In those 300 years, he had never been welcomed. Never been wanted. Never been believed in. So when the Guardians kidnapped him and brought him to the workshop in a sack, he thought it must be a cruel joke. “You’re all hard work and deadlines,” Jack offered by way of excuse, already withdrawing from their invitation to join them, “And I’m all snowballs and fun times. I’m not a Guardian.” Bunny had instantly agreed, sending shards of icy self-hate tearing through Jack’s heart. He didn’t belong here; despite North’s gentle prodding, he didn’t know what his center was. Jack should have left immediately. He’d been planning on it.
But then Pitch Black attacked Tooth Palace, and Jack had been swept along with. He wasn’t a Guardian, not really; he hadn’t sworn any Oaths. But with the fairies in trouble, he couldn’t make himself walk away, so he went. It was devastating. Nightmares darted through the sky around the palace, snapping up the feathered fairies and trapping them within skeletal, ebony ribcages; Jack managed to save one, but only one. When he passed the trembling fairy over to Tooth, she was nearly inconsolable. “They took my fairies.” She repeated shakily, “And the teeth, all of them.

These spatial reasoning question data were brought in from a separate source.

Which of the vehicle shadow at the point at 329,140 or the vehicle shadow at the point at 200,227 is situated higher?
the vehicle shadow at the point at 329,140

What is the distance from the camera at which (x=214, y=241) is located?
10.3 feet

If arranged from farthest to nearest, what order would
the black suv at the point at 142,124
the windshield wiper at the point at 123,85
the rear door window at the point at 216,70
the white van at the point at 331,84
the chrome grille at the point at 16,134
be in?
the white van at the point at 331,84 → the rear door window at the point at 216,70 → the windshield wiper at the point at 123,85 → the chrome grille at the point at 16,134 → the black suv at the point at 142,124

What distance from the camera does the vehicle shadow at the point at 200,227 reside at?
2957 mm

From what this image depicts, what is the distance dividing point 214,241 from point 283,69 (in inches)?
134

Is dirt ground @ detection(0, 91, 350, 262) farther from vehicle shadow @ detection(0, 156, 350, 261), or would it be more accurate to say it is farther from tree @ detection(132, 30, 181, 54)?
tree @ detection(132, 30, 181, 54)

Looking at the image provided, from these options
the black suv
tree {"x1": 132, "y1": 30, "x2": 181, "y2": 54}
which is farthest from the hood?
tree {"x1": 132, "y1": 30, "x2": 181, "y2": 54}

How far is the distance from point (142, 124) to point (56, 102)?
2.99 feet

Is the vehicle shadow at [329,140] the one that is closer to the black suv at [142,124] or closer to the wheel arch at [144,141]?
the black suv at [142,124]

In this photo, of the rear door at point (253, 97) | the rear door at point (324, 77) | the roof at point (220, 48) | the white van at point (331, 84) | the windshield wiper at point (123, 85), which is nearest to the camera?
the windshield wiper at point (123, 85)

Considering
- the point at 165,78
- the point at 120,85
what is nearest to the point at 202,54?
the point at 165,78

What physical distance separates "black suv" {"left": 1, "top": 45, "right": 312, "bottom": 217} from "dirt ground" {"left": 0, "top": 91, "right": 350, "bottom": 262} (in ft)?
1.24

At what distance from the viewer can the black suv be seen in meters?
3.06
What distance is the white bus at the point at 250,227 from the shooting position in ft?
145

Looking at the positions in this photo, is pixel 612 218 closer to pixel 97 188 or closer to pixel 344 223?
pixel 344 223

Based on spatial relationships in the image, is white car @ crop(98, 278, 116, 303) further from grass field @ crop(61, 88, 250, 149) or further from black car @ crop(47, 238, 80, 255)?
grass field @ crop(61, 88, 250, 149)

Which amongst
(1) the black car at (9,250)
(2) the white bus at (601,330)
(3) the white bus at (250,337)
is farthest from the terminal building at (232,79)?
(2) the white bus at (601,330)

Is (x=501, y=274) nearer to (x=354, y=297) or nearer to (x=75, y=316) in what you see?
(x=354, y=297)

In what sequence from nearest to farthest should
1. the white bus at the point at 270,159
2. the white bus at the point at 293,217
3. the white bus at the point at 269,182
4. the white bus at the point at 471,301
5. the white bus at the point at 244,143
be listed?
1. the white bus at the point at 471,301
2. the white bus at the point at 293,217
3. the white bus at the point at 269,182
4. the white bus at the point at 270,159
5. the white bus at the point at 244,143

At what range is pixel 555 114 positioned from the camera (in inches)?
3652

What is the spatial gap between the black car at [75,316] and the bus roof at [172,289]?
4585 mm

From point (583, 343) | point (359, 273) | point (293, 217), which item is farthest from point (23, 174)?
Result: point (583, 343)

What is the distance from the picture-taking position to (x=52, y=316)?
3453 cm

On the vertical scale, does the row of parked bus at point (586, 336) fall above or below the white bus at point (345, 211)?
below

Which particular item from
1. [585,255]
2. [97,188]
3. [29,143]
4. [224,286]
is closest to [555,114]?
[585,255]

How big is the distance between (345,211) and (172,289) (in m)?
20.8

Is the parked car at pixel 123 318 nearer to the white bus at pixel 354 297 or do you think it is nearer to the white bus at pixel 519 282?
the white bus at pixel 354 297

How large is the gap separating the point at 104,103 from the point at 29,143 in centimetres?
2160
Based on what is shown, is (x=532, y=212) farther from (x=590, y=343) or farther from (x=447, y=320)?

Everything is gone. Everything.”
It wasn’t until later that Jack learned what that meant. That Pitch had managed to steal the memories of millions of children. That Pitch had managed to steal Jack’s memories. That Jack had once been someone other than a winter spirit. Worst of all, the lack of belief was leeching away power and vitality from the Guardians; as the lights on the globes waned, so did their strength.
After seeing the destruction of the Tooth Palace, Jack would like to say that he didn’t hesitate about helping gather teeth to keep belief alive, but he did. He was selfish and awful and cold-hearted, just like Bunny seemed to think. They’d had to bribe him with reclaiming the memories Pitch had stolen to get his agreement, but he had agreed. He had even enjoyed himself by the end of the night. Racing Bunny, North, and Sandy through the buildings had been a thrill; the camaraderie was like nothing he’d experienced in his centuries of life. For one night, he even considered joining the Guardians after all.
And then Pitch attacked. And they lost everything.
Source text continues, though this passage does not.